Go through the records and write each one out again exactly.

________

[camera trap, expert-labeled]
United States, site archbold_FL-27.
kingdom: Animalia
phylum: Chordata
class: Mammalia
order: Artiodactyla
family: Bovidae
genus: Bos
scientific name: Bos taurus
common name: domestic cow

________

EXERCISE ANSWER =
[camera trap, expert-labeled]
United States, site archbold_FL-27.
kingdom: Animalia
phylum: Chordata
class: Mammalia
order: Artiodactyla
family: Bovidae
genus: Bos
scientific name: Bos taurus
common name: domestic cow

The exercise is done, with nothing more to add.